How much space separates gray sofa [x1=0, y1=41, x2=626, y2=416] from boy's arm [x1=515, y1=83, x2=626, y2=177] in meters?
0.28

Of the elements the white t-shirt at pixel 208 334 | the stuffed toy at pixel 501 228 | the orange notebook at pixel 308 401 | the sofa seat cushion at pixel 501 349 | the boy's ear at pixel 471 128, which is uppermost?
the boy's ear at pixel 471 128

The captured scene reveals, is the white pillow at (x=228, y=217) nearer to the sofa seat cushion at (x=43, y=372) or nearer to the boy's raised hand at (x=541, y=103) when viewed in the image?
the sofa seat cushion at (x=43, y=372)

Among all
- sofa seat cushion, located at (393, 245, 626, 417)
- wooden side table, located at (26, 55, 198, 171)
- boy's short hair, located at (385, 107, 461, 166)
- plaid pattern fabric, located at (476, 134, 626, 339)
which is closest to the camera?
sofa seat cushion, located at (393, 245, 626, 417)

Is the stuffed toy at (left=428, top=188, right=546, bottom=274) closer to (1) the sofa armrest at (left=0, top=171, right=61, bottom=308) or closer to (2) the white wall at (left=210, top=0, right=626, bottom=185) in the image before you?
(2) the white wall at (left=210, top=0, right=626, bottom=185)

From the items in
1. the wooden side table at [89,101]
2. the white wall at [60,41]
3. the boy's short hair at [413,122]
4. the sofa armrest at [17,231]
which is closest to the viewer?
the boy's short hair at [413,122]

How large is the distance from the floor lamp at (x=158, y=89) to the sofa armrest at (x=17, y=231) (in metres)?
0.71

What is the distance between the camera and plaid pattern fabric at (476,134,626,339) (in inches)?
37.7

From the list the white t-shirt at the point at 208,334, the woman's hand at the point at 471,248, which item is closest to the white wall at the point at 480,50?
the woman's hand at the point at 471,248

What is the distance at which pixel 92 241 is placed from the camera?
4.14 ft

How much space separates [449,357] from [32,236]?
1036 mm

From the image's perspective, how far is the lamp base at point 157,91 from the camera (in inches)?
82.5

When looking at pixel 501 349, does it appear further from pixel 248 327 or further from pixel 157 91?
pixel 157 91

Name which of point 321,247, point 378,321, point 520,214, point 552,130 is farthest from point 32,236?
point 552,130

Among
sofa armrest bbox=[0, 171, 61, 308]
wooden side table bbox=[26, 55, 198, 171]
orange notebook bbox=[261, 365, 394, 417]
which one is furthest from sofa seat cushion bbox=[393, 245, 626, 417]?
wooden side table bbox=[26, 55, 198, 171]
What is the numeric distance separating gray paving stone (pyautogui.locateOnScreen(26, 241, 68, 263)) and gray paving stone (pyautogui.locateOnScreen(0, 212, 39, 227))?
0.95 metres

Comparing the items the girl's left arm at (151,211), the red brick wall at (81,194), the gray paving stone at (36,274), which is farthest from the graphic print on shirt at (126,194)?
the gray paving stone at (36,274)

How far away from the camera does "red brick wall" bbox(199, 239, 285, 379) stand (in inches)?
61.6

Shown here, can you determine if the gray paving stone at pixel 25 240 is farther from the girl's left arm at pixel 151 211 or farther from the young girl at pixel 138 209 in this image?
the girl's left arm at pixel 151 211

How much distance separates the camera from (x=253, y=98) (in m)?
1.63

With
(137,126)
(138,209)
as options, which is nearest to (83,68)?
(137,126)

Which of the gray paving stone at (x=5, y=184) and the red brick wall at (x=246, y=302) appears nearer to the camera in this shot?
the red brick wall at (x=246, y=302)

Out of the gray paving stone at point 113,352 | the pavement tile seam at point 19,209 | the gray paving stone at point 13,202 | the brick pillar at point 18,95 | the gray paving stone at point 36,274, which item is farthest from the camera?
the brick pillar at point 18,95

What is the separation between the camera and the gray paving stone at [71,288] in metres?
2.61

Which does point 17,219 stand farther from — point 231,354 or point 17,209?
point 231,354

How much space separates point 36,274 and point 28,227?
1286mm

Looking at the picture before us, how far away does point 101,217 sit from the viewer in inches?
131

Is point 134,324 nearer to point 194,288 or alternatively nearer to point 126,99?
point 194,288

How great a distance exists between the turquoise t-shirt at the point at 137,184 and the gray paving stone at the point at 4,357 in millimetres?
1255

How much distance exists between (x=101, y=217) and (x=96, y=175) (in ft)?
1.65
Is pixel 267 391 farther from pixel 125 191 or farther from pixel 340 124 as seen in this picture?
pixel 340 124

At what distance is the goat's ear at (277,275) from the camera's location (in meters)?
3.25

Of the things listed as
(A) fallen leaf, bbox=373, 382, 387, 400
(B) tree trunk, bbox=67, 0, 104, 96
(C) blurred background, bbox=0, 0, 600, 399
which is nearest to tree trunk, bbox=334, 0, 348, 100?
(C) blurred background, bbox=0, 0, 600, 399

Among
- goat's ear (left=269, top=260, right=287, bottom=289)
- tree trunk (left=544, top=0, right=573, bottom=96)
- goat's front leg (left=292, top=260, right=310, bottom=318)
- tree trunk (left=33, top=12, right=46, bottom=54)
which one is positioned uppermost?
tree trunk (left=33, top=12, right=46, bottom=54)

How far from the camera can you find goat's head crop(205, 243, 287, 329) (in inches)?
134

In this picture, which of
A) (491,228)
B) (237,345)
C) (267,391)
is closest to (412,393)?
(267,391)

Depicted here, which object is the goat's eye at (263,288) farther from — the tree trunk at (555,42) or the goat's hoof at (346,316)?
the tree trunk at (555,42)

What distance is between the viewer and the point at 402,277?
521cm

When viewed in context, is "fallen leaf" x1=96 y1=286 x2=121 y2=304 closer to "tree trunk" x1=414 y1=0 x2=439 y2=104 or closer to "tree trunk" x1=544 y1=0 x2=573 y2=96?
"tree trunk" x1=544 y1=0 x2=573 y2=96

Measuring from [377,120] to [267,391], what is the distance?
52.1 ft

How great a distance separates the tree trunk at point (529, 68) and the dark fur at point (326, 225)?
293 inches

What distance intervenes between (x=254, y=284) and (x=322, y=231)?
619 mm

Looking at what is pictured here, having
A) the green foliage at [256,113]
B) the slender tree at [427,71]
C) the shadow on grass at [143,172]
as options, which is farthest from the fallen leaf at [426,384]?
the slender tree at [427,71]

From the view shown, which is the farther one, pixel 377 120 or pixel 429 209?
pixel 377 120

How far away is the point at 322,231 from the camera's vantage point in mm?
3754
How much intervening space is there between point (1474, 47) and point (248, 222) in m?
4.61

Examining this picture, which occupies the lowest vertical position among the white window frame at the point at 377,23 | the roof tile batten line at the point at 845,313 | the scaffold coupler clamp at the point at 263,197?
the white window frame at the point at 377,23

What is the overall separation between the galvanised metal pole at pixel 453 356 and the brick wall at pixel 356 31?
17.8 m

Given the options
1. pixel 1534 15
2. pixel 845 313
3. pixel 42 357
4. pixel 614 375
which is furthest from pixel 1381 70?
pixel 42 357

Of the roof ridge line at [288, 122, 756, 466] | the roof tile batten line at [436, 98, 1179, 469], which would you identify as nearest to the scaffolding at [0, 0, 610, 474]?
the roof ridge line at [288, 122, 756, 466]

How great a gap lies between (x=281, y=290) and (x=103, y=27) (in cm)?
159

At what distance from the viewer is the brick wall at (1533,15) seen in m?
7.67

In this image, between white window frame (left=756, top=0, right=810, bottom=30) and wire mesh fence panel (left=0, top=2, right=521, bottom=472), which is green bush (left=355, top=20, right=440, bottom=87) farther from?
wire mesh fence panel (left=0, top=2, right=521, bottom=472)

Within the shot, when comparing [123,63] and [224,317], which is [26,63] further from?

----

● Written request
Print verbatim every line from the one containing "Of the roof" through the final line, both included.

● Solution to this problem
Of the roof ridge line at [288, 122, 756, 466] | the roof tile batten line at [436, 98, 1179, 469], which would you identify as nearest to the scaffolding at [0, 0, 610, 474]?
the roof ridge line at [288, 122, 756, 466]

How great a gap lies between (x=281, y=290) and (x=103, y=27) (in cm)?
159

At what distance from the viewer is the brick wall at (1533,15) seen in m?
7.67

In this image, between white window frame (left=756, top=0, right=810, bottom=30) and wire mesh fence panel (left=0, top=2, right=521, bottom=472), which is green bush (left=355, top=20, right=440, bottom=87) farther from?
wire mesh fence panel (left=0, top=2, right=521, bottom=472)

Within the shot, when comparing [123,63] and [224,317], which is [26,63] further from?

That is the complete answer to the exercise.